Tim and Lindsey
Transformation through the Power of Art - Day 525
Here we are in Comuna 13, known to be the most dangerous place in the world...in the past. It's been heart rendering to see how Art has helped to transform this place.
Imagine living in the most dangerous district in the World, Comuna 13 on the mountain side of Medellin.
Drugs are rife, with the area run by the Urabeños, the most aggressive and ruthless Colombian drug traffic organisation. New neighbours squeeze into the already cramped streets, but friends they are not: guerrillas, gangs, and paramilitaries making this area their home.

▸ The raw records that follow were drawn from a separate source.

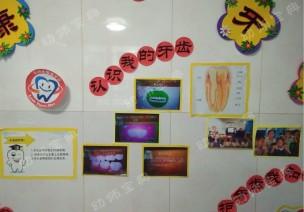 大班爱护牙齿主题墙《健康牙牙乐》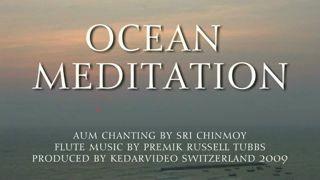 Океан - Медитация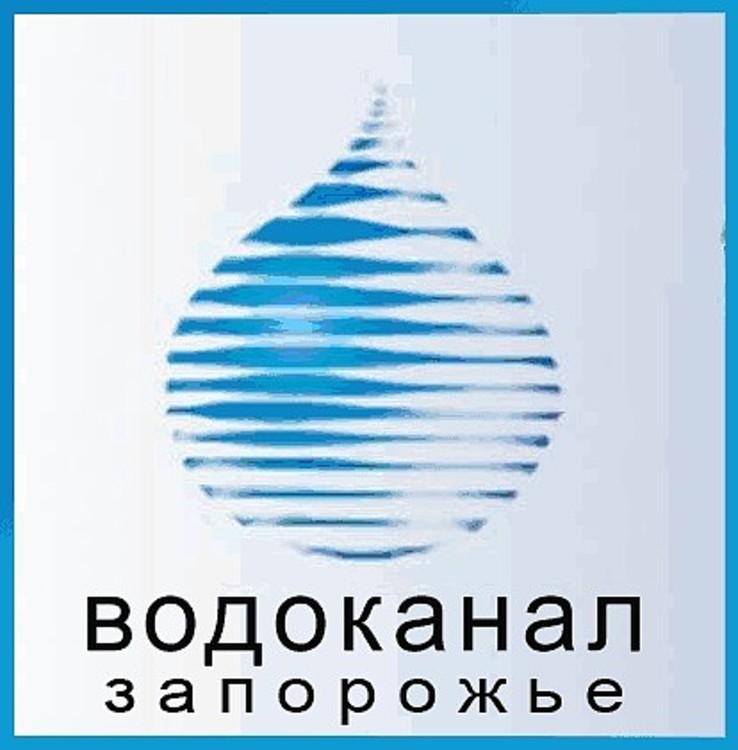 vodokanal-(page-picture-large)(1)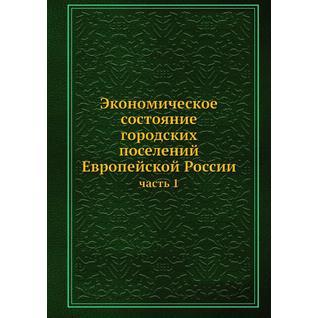 Экономическое состояние городских поселений Европейской России (ISBN 13: 978-5-517-93008-8)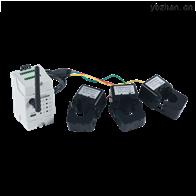 ADW400-D16-1S环保用电监控电表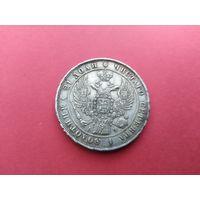 1 рубль 1842 (сохранище торг)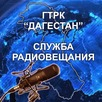 ГТРК Дагестан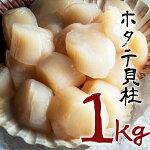噴火湾口産お刺身ホタテ貝柱1kg(335g×3袋のため、ほんの少しだけ多いです)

Every day, gunshots are heard. You wonder if you know the person killed. You keep your head down; intimidation and kidnapping are common. You pay your "protection" money each week, no questions asked.
Would you enter this place?
Comuna 13 is where we visited yesterday morning and what a transformation this place has had in the last 20 years.
After the gang and drug leaders were killed or disappeared, the Government, via an urban project, installed a 384m outdoor escalator into the mountainside of this ghetto. The result was that it improved access for the locals, giving them greater freedom and hope for a better life.
We heard that at the time a teacher commented on how dull the area looked, and encouraged the teenagers of the Comuna 13 community to get painting.
Through art they expressed themselves and the recent history, choosing creativity rather than a life of crime.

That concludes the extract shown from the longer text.